At least three killings and seven rapes are linked to a single attacker who, law officers say, is Altemio Sanchez of Cheektowaga. Police got a break in the case earlier this month and, after 10 days of surveillance and investigation, arrested the night-shift worker as he left his job Monday. The case, based on DNA evidence gathered from the suspect and linked to at least eight of the crimes, seems strong.

The detective work looks like something out of the best cop shows: an unlikely combination of gritty exertion, cold-case review, modern forensic science and an uncle's guilty conscience. Reviewing a 1981 rape, police reinterviewed Sanchez's uncle, Wilfredo Sanchez Caraballo, who back then had insisted that his uninsured car had never left his property, even though a rape victim told police she had just seen a man who resembled her recent attacker get into the car at the Boulevard Mall. Telephoned by police this month, Caraballo finally admitted that his nephew, Altemio Sanchez, had indeed used the car that day, a quarter-century ago. That revelation sparked everything that followed, including the surveillance that ultimately delivered to police a sample of Sanchez's DNA, taken from a restaurant drinking glass.

The 25-year-old lead was only the first of two previous times evidence had directed police toward Sanchez. The second occurred 10 years later, in 1991. A co-worker tipped police that he had seen Sanchez near the bike path, but after finding that Sanchez's fingerprints didn't match one found near a victim, investigators discounted him as a suspect.

Saturday, investigators tailed Sanchez to an Amherst restaurant and obtained his DNA. Now he belongs to the system, and Western New Yorkers, especially women, can breathe a little easier.
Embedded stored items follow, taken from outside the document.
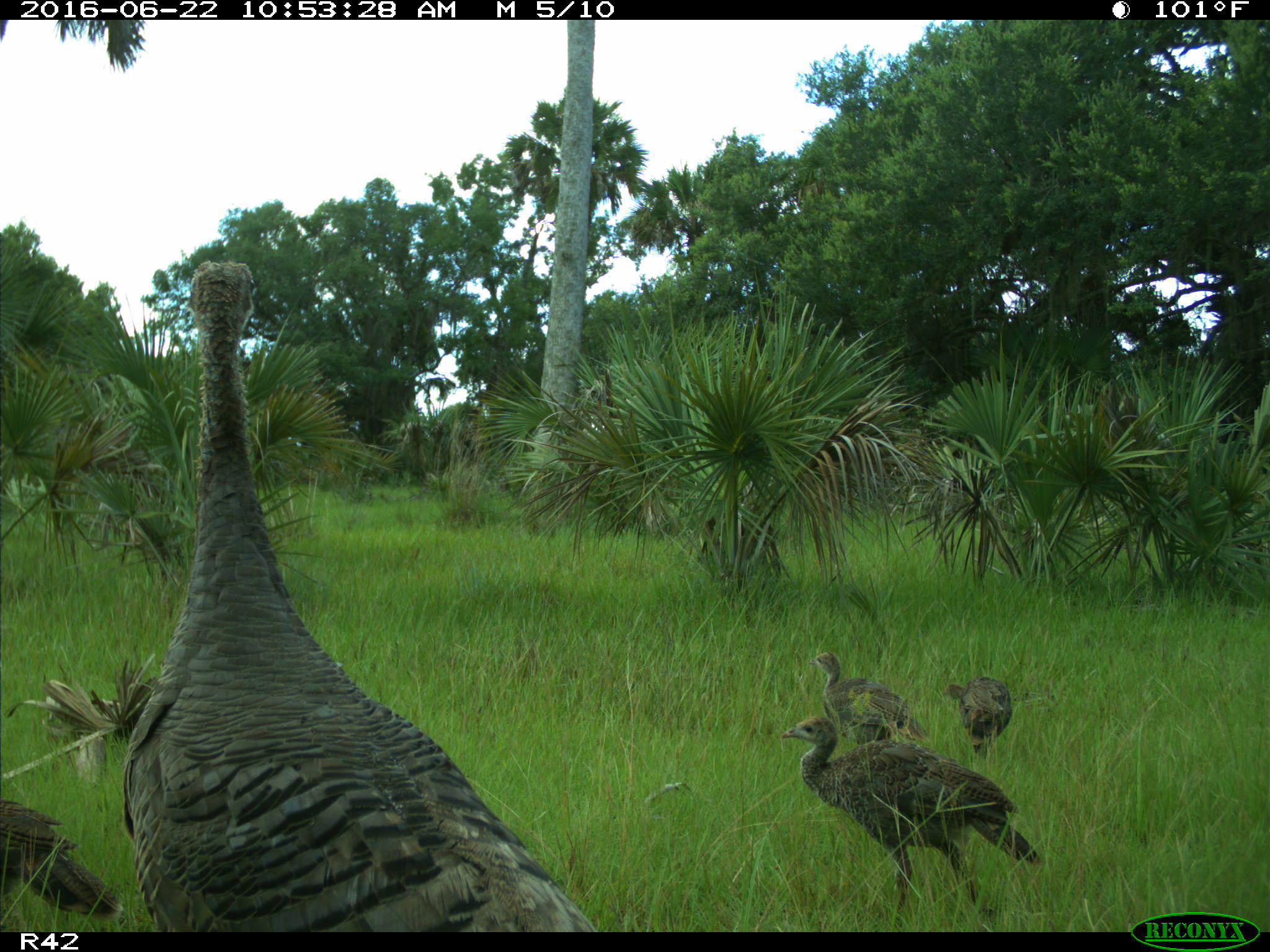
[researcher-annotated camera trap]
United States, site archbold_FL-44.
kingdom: Animalia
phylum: Chordata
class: Aves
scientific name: Aves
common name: birds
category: unidentified bird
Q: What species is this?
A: Unidentified bird (birds) (Aves).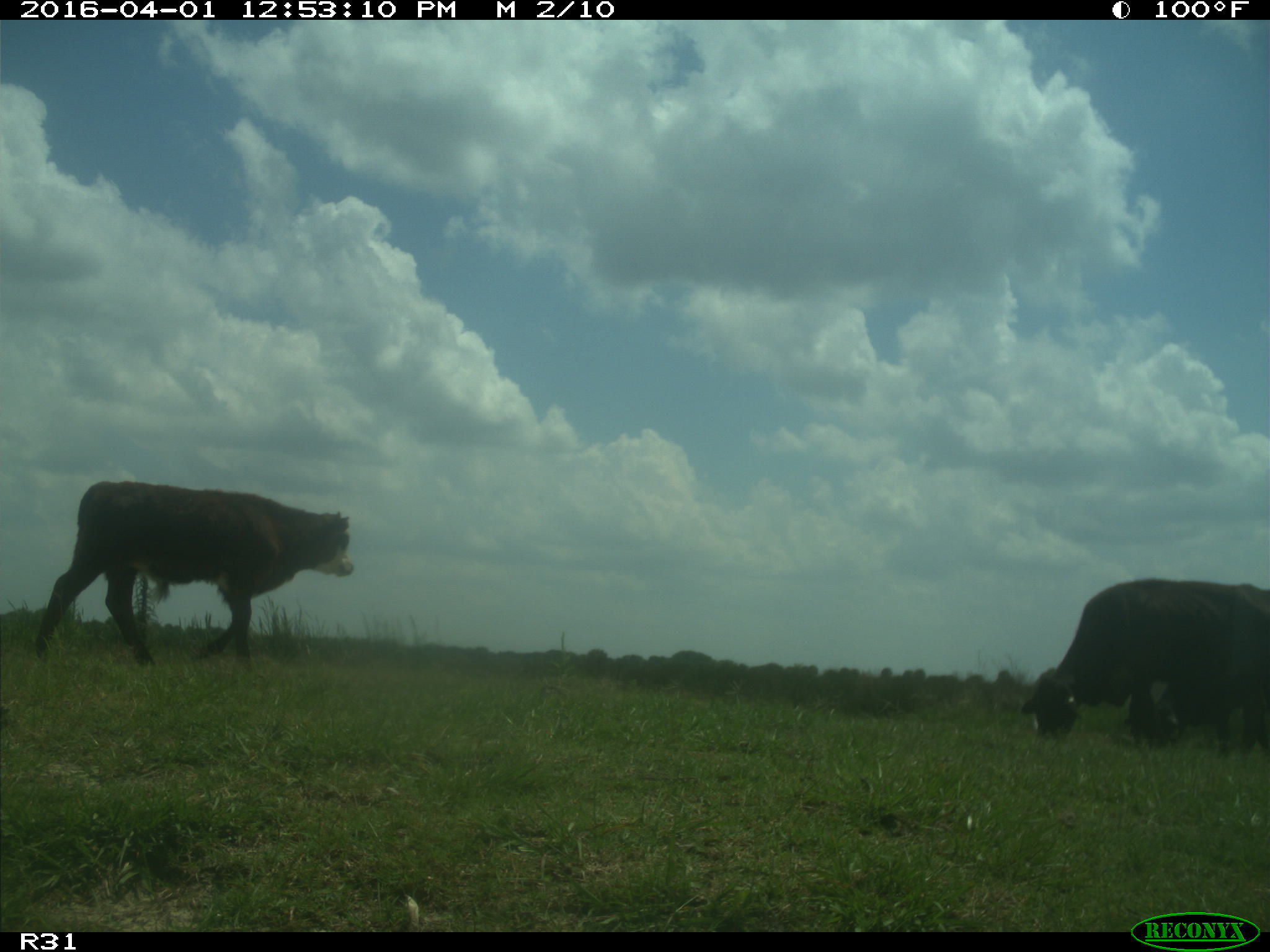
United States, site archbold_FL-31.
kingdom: Animalia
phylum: Chordata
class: Mammalia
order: Artiodactyla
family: Bovidae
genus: Bos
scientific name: Bos taurus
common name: domestic cow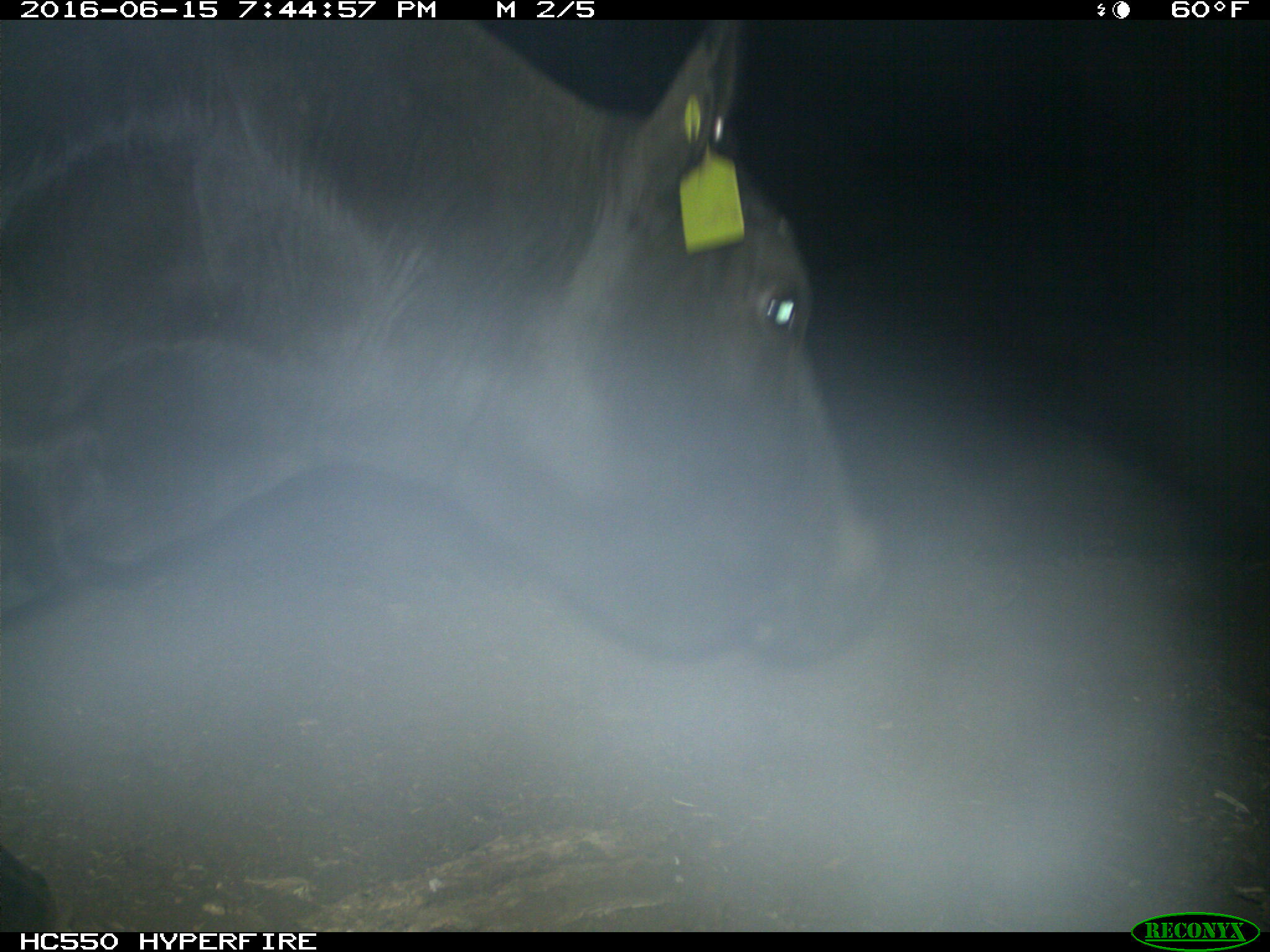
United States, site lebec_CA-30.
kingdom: Animalia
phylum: Chordata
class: Mammalia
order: Artiodactyla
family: Bovidae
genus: Bos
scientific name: Bos taurus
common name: domestic cow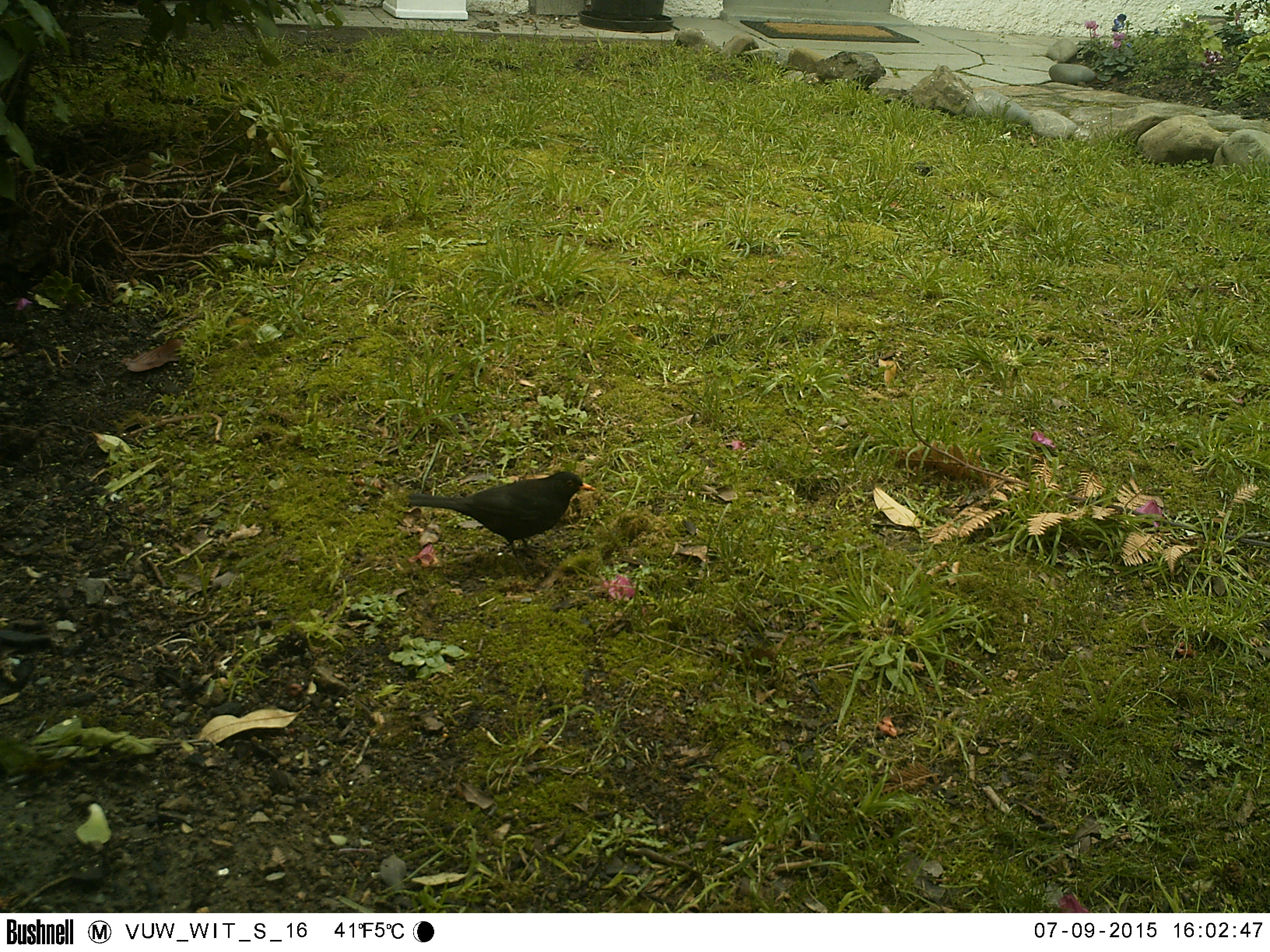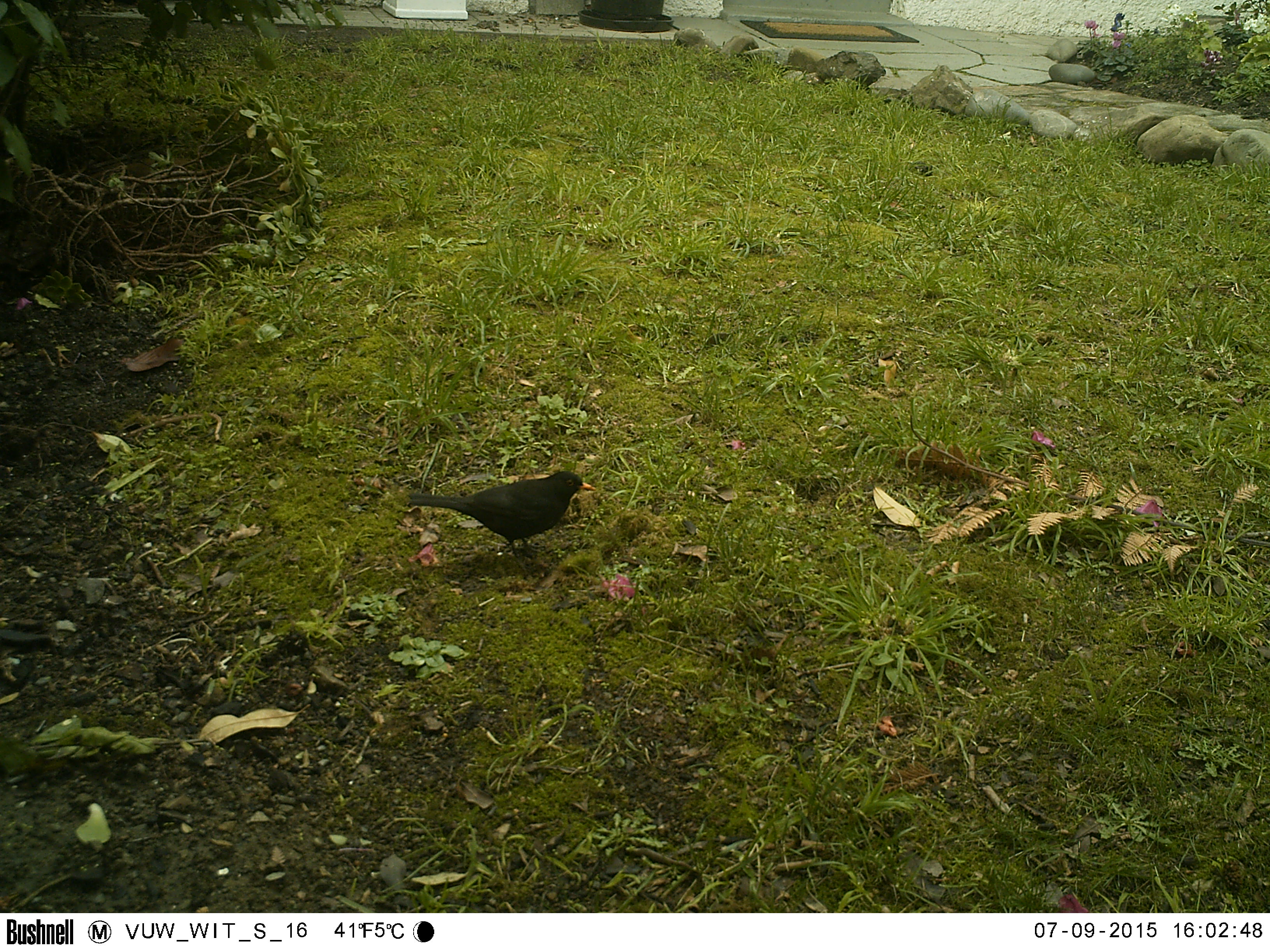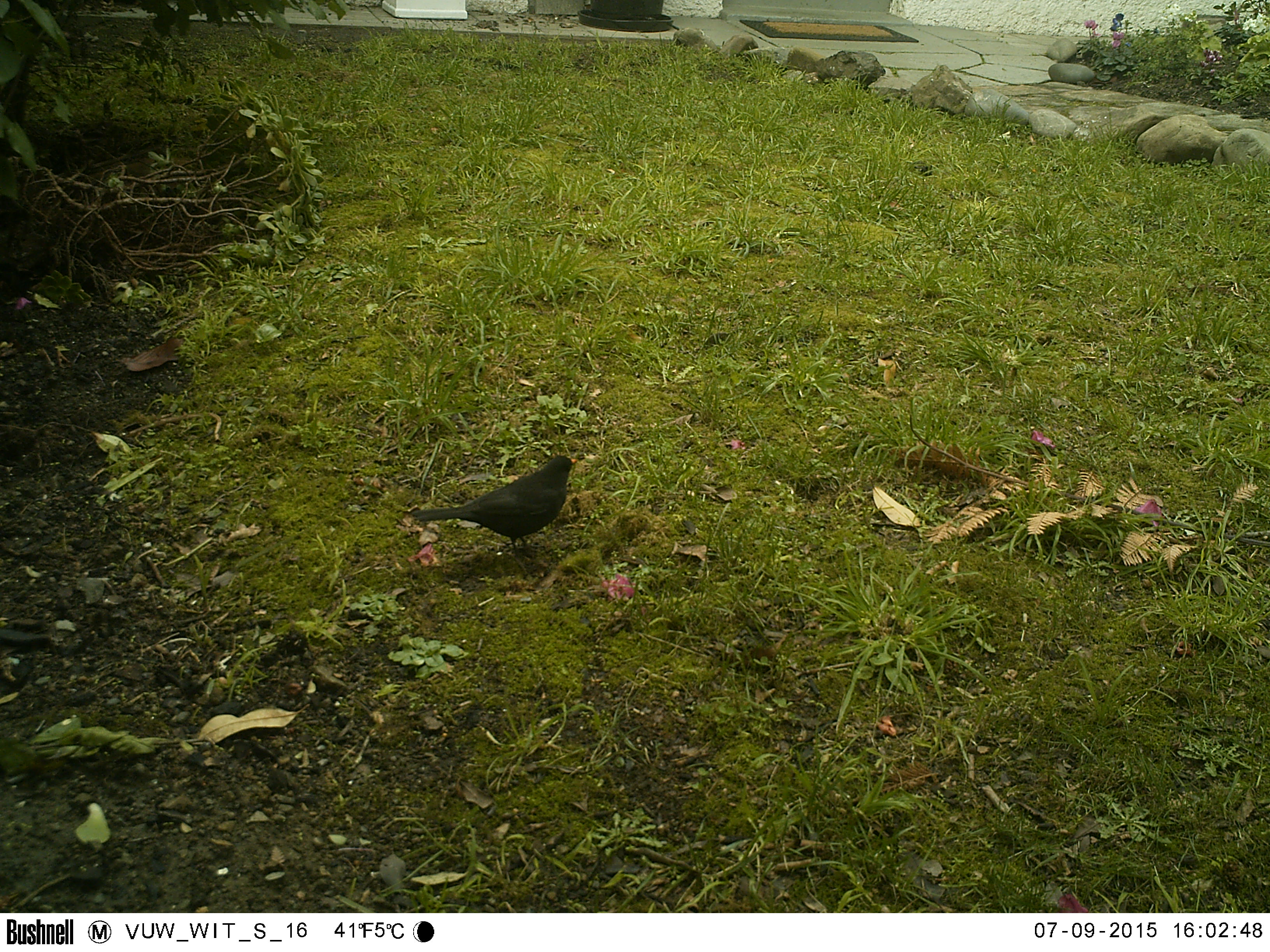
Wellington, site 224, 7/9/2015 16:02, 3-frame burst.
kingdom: Animalia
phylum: Chordata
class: Aves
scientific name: Aves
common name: bird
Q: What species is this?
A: Bird (Aves).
But it's hard not to think about the ways this case might have been closed years earlier. What if something about Sanchez piqued police's suspicions in 1991, even though his fingerprints didn't match? What if they'd known then that it was his uncle who, 10 years earlier, said his car hadn't been driven in a month? What if the uncle hadn't lied to police?
But most disturbing, perhaps, is this question: What if police had poked further into the discrepancy between a woman who told police she had seen her attacker in a particular car -- a car whose license she wrote down -- and an uncle who said the car hadn't left his property? Someone was lying, and it wasn't likely to be the victim. Could just a little more leg work have yielded results that would have changed the following 25 years?
It's a terrible question, and it has no easy answer. But that question, and others, deserve to be examined as police, citizens and uncles think about the next unsolved rape that comes their way.